Figure GPA0000287164670000172
40.0g of buffer (0.1mol/L NaH) was added to the reaction flask 2 PO 4 pH 8.0), 20.0g isopropyl acetate, 5.0g compound (02-2) and 0.5g bacillus protease, stirring at 25 deg.C, adjusting pH 8.0 with saturated sodium bicarbonate solution during reaction, stirring for 4h, sampling and detecting, and stopping reaction when the content of compound (02-2) is less than 5%. The reaction system is extracted twice by 70ml isopropyl acetate, the organic layer is washed by saturated sodium chloride, and the organic layer is decompressed and evaporated to dryness to obtain a crude product of the enantiomer of the compound (03-2).
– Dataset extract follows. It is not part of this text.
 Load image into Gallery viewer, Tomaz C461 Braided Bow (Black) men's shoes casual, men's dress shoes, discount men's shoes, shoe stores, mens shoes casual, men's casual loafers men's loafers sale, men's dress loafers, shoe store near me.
The crude enantiomer of compound (03-2) was recrystallized from 10g by volume of cyclohexane to give the enantiomer of compound (03-2): off-white solid, 3.1g, 77.0% yield, 65% ee; 1 H NMR(400MHz,CDCl 3 )δ6.61(d,J=8.6Hz,1H),6.47(d,J=8.6Hz,1H),3.52(d,J=1.4Hz,1H),3.29(d,J=1.4Hz,1H),2.59(q,J=7.6Hz,2H),1.94-1.76(m,2H),1.73(d,J=8.9Hz,1H),1.48(d,J=8.8Hz,1H),1.33-1.20(m,5H);MS(ESI,pos.ion)m/z:[M+H] + =233.1,[M+NH 4 ] + =250.1。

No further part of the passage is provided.